35) an fi’s position in fx markets generally reflects four trading activities. what are they,
and which cause the fi to bear fx risk?
36) why are mutual funds popular with individual investors?
37) explain how a drop in the value of the dollar could affect the u.s. import and export
sectors.
38) you have 5 years until you need to take your money out of your investments to
make a planned expenditure. right now bonds are promising an 8% return. you buy a
5-year duration bond. after you buy the bond, interest rates fall to 6% and stay there for
the full five years. you reinvest the coupons and earn 6%. will your realized return be
more or less than the originally promised 8%? explain.
39) why is it important to regulate the mutual fund industry?

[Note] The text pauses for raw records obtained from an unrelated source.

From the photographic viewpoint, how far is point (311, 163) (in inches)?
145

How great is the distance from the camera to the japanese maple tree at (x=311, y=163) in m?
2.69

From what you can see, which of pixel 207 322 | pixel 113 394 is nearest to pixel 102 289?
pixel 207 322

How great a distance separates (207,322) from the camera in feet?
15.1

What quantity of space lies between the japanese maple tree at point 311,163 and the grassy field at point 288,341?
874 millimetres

40) how have recent changes in discount window credit programs affected the use of
this tool for monetary policy?
41) explain how an fi’s capital protects against credit risk and interest rate risk.
42) in dollars, how many subprime mortgages were originated in relation to the total
mortgage market in 2006? how has the subprime crisis affected the profitability of
finance companies? are all finance companies equally affected? explain.